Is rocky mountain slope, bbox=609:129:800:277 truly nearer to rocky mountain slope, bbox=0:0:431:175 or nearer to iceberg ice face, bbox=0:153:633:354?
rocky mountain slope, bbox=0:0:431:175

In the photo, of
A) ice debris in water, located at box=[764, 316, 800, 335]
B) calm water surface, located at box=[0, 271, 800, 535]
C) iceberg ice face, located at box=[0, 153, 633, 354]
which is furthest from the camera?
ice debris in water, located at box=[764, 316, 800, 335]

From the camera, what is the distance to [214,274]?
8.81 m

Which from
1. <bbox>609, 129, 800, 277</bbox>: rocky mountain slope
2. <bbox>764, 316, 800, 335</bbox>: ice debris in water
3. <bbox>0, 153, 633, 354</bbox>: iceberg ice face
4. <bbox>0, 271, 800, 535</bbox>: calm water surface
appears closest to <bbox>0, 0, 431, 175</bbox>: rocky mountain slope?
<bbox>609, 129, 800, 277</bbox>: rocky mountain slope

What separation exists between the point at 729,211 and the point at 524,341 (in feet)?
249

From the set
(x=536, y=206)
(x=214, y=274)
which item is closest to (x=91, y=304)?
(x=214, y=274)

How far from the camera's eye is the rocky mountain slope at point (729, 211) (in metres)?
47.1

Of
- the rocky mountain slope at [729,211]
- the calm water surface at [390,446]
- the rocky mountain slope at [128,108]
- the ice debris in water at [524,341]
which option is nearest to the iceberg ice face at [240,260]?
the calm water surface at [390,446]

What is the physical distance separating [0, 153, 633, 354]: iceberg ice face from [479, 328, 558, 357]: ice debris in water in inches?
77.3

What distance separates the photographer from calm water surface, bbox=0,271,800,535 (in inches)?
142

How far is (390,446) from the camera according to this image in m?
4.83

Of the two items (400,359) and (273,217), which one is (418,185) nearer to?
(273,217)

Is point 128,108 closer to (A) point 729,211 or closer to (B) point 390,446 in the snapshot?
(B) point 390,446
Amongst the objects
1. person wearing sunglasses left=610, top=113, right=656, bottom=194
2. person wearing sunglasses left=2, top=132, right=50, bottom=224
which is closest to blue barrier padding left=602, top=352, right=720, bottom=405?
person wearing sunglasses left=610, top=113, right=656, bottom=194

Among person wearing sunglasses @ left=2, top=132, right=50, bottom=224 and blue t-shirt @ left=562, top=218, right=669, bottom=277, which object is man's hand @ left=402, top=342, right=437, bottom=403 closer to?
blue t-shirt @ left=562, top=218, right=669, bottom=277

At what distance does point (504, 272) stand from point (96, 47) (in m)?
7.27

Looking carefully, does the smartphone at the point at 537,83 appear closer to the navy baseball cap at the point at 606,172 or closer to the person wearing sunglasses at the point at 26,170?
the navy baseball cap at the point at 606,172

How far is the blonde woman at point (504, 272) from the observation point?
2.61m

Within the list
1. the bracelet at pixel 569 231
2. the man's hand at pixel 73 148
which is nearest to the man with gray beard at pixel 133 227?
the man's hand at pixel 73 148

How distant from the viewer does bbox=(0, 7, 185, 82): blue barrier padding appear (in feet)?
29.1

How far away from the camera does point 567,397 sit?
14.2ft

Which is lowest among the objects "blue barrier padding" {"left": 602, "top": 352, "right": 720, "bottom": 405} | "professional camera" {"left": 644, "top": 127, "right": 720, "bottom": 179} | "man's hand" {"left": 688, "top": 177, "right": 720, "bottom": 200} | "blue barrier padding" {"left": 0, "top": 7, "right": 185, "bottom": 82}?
════
**AIM**:
Transcribe every line of the data, exactly as it stands.

**EXERCISE RESULT**:
Is rocky mountain slope, bbox=609:129:800:277 truly nearer to rocky mountain slope, bbox=0:0:431:175 or nearer to iceberg ice face, bbox=0:153:633:354?
rocky mountain slope, bbox=0:0:431:175

In the photo, of
A) ice debris in water, located at box=[764, 316, 800, 335]
B) calm water surface, located at box=[0, 271, 800, 535]
C) iceberg ice face, located at box=[0, 153, 633, 354]
which is furthest from the camera?
ice debris in water, located at box=[764, 316, 800, 335]

From the camera, what is the distance to [214,274]?
8.81 m

Which from
1. <bbox>609, 129, 800, 277</bbox>: rocky mountain slope
2. <bbox>764, 316, 800, 335</bbox>: ice debris in water
3. <bbox>0, 153, 633, 354</bbox>: iceberg ice face
4. <bbox>0, 271, 800, 535</bbox>: calm water surface
appears closest to <bbox>0, 0, 431, 175</bbox>: rocky mountain slope?
<bbox>609, 129, 800, 277</bbox>: rocky mountain slope

What separation exists between the point at 729,211 and the point at 524,341 (in feet)?
249

From the set
(x=536, y=206)
(x=214, y=274)
which item is closest to (x=91, y=304)?
(x=214, y=274)

How far from the camera's eye is the rocky mountain slope at point (729, 211) (in metres)?
47.1

Of
- the rocky mountain slope at [729,211]
- the calm water surface at [390,446]
- the rocky mountain slope at [128,108]
- the ice debris in water at [524,341]
which option is nearest to the iceberg ice face at [240,260]?
the calm water surface at [390,446]

What is the physical distance separating [0, 153, 633, 354]: iceberg ice face from [479, 328, 558, 357]: ice debris in water in inches?
77.3

What distance separates the photographer from calm water surface, bbox=0,271,800,535 (in inches)?
142

How far is (390,446) from the camera according to this image in m?
4.83

Of the two items (400,359) and (273,217), which one is (418,185) nearer to?
(273,217)

Is point 128,108 closer to (A) point 729,211 or closer to (B) point 390,446 in the snapshot?
(B) point 390,446
Amongst the objects
1. person wearing sunglasses left=610, top=113, right=656, bottom=194
2. person wearing sunglasses left=2, top=132, right=50, bottom=224
which is closest to blue barrier padding left=602, top=352, right=720, bottom=405?
person wearing sunglasses left=610, top=113, right=656, bottom=194

Among person wearing sunglasses @ left=2, top=132, right=50, bottom=224 and blue t-shirt @ left=562, top=218, right=669, bottom=277, which object is man's hand @ left=402, top=342, right=437, bottom=403 closer to?
blue t-shirt @ left=562, top=218, right=669, bottom=277

At what distance does point (504, 272) stand from point (96, 47) (in m)?
7.27

Looking carefully, does the smartphone at the point at 537,83 appear closer to the navy baseball cap at the point at 606,172 or closer to the person wearing sunglasses at the point at 26,170?
the navy baseball cap at the point at 606,172

How far is the blonde woman at point (504, 272) from the observation point?
2.61m

Within the list
1. the bracelet at pixel 569 231
2. the man's hand at pixel 73 148
which is nearest to the man with gray beard at pixel 133 227?
the man's hand at pixel 73 148

How distant from the viewer does bbox=(0, 7, 185, 82): blue barrier padding appear (in feet)?
29.1

How far away from the camera does point 567,397 sit?
14.2ft

Which is lowest among the objects "blue barrier padding" {"left": 602, "top": 352, "right": 720, "bottom": 405} | "professional camera" {"left": 644, "top": 127, "right": 720, "bottom": 179} | "man's hand" {"left": 688, "top": 177, "right": 720, "bottom": 200} | "blue barrier padding" {"left": 0, "top": 7, "right": 185, "bottom": 82}?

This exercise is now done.